Co-parenting teens can be a challenge. Co-parenting teens in the summertime is even more problematic as you try to balance adult schedules with your teenagers’. The life of a teenager is more than just hanging out with friends and trying to avoid contact with parents or siblings. Today, in order to compete for college and their future teens have many summer break demands, opportunities and choices including community service, advanced classes, band or church camps as well as working that all-important first job. If you and your co-parent can’t get along, compete for ‘your time’ with the kid(s) or if co-parents live a significant distance from one another this becomes more than a simple disruption for your teen and personal aggravation for you. It can mean your teenager misses out, is left out or singled out.
Teens schedule life is different from your 12 and under crowd. With the younger crowd, parents may haggle over vacation days but, for the most part still, control the parental time schedule. Co-parents make decisions for which summer camp a child will attend based on an adult schedule. Summer school attendance is a joint decision based on which school district is more convenient .”Big Kid” summer doesn’t work that way. Parents have little or no control over summertime teens because those teens are subject to the whims, fancies and calendaring of outside third parties. Balancing your teen’s commitments with your vacation and visions of what your summer will look like with your teenager and doing all that with a co-parent takes patience, flexibility, mutual understanding, and planning.
Co-parents have little control over when the football coach will calendar “Hell Week” or “Two a Days. “ Attendance is mandatory and will be the measure of your Quarterback’s actual playtime or string designation. Your son’s very first job at the local fast food restaurant will not have benefits or paid vacation. His schedule will be week to week. And when your daughter makes All-State for Student Leadership with an invite to Washington DC for a three-week summer internship no one will ask you which weeks are the most convenient or coordinate with YOUR work schedule. Maybe your college-bound teen needs to add an AP class or even a core class in summer to free up their regular class schedule in Fall. That being the case, parents are at the mercy of the school district’s calendar.
Consider a few tips to assure that your teenager is able to participate in important summertime commitments as well as committing to some family time. The key to managing a teen’s summer is truly adopting a business model of planning, flexibility, and communication with your co-parent.

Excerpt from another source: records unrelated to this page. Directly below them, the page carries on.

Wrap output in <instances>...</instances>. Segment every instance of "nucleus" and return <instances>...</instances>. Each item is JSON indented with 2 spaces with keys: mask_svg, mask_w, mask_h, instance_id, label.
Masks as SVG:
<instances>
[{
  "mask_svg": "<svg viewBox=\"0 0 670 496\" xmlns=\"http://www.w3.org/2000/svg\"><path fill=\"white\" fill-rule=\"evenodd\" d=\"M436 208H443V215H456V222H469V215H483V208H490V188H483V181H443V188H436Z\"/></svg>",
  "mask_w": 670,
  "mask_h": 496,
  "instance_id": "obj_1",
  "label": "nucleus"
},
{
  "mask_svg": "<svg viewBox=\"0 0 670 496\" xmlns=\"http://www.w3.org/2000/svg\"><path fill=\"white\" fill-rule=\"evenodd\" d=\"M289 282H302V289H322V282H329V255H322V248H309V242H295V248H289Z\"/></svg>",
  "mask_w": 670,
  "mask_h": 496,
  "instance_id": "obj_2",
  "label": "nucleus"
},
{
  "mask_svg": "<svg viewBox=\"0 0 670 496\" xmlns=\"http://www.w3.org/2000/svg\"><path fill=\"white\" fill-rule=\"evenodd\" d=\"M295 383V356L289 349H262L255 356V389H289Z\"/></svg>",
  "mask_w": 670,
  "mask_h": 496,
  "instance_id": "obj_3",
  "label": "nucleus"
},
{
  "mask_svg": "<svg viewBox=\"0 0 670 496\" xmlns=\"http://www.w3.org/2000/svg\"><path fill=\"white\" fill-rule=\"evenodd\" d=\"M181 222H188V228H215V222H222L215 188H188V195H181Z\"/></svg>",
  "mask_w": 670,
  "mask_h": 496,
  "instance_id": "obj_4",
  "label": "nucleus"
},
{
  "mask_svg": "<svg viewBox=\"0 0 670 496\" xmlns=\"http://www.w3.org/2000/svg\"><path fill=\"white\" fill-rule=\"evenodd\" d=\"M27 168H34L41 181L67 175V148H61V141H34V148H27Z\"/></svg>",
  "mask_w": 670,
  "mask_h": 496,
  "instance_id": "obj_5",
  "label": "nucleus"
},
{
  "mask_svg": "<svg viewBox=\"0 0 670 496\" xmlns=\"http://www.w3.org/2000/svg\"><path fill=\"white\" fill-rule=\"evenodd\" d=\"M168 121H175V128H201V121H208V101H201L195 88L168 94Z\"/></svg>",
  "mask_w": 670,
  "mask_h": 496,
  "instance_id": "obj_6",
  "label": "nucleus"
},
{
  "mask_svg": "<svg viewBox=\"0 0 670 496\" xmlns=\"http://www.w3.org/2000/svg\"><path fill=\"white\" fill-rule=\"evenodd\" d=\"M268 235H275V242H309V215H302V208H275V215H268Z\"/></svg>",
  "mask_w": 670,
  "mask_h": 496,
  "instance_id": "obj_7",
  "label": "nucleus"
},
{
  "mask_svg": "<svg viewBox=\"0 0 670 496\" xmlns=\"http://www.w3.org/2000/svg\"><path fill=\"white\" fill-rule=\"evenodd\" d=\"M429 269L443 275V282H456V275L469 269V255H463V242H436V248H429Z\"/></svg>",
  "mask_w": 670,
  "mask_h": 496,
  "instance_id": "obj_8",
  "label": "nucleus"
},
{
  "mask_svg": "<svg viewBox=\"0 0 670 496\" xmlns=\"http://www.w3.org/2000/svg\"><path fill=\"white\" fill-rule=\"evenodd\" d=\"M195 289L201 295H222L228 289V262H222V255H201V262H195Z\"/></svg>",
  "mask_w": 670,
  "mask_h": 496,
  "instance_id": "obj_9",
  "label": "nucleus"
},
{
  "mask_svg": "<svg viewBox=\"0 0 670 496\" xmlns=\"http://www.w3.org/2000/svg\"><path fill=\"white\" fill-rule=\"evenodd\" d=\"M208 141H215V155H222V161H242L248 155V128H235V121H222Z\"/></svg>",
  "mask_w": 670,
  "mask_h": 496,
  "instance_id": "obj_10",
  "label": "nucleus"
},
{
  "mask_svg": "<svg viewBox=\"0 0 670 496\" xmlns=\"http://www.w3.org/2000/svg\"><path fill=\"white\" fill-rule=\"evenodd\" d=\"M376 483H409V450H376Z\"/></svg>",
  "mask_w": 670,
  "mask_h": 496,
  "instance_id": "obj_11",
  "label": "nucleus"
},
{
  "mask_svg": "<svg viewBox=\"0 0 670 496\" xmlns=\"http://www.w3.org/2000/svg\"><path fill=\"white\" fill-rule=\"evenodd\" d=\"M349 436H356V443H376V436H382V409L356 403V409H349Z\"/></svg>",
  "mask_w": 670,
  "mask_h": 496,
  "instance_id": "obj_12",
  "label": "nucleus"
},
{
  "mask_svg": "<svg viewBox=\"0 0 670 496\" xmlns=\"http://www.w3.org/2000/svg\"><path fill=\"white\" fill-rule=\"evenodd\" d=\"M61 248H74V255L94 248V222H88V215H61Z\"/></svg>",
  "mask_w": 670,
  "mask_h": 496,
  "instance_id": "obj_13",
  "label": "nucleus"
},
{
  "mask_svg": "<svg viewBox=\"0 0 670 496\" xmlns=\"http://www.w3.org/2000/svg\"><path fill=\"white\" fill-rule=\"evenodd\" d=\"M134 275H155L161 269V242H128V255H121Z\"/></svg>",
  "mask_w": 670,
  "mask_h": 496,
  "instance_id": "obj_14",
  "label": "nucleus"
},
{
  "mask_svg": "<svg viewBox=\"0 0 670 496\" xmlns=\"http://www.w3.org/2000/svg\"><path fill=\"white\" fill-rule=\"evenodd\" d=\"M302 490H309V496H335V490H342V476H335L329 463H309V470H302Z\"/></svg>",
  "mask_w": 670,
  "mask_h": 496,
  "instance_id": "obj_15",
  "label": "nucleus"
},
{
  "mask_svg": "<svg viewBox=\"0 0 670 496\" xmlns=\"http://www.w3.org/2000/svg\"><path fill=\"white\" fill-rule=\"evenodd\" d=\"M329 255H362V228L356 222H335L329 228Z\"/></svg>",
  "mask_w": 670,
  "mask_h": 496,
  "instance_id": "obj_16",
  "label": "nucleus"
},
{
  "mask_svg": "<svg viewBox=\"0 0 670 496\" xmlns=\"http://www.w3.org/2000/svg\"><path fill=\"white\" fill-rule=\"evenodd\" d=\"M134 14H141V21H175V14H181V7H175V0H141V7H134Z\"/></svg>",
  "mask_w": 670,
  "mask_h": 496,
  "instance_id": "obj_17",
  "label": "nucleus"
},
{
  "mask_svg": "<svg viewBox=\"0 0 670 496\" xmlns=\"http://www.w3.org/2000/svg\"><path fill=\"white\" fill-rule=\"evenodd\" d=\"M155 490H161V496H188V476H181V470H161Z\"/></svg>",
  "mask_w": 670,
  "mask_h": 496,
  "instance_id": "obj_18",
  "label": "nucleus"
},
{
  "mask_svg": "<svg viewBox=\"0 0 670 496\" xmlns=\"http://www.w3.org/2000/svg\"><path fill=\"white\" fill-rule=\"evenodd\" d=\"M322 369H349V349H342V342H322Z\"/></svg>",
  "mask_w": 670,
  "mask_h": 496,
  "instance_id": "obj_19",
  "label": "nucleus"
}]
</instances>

To be successful at co-parenting a busy teenager requires a level set or truly being on the same page even if you have to call a truce, literally!

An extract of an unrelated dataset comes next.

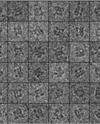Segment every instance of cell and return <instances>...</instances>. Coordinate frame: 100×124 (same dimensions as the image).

Three simple agreements can assist co-parents as they manage together their teen’s summer successfully.
The first agreement that needs to be made between you, your teenager and your co-parent is that the summer schedule setting will be child-centered decision making. This means you conscientiously suspend any and all ‘tug-o-war’ of parental time. This is raising a successful teen business decision-making model focused on trying to collectively do what is best for your teenager while allowing your teen to have a say or voice.
At least 3 months in advance, or as soon as practicable, sit down with your teen and your co-parent and discuss a Family Pact or agreement as to what activities are a ‘must’ and which are ‘nice-to-have’. You may not have the exact dates for the activities, however, together as you sort through these activities, jobs, commitments you will create the foundation for your teen’s summer. This Family Business ‘committee’ should focus on child-centered decision making. That does NOT mean that your teen has all the power. They have a voice but they do not drive the bus, so to speak.
Agree on a communication plan or a ‘stay in touch’ schedule. This should be a detailed plan as to the teen’s interface time with both parents. Expectations and commitments as to mealtimes, curfews, and sibling time need to be identified and agreed upon. Technology and apps like Facetime, Slack, WhatsApp or Skype can keep that closeness and family participation intact. Your plan should be detailed with expectations for the teen to live up to a communication plan that may require midweek or weekend in-person time. This is the Quid pro Quo necessary if parents are willing to accommodate the teen’s participation in multiple activities and adventures in the summer.
In addition to these agreements, parents may consider carving out the teen’s summer schedule from the younger siblings’ summer vacation. In other words, while generally, it is easier, more consistent and good for kids to keep their schedules the same as their siblings, a teenager’s summertime may displace that long-held tradition or view of co-parenting with multi-children families.
A final note, all of this food for thought is geared toward helping an already successful teen, manage the good choices and opportunities that are available during their summer break. It goes without saying that this article does NOT encourage non-productive summers -with teenagers making the rules or running amuck.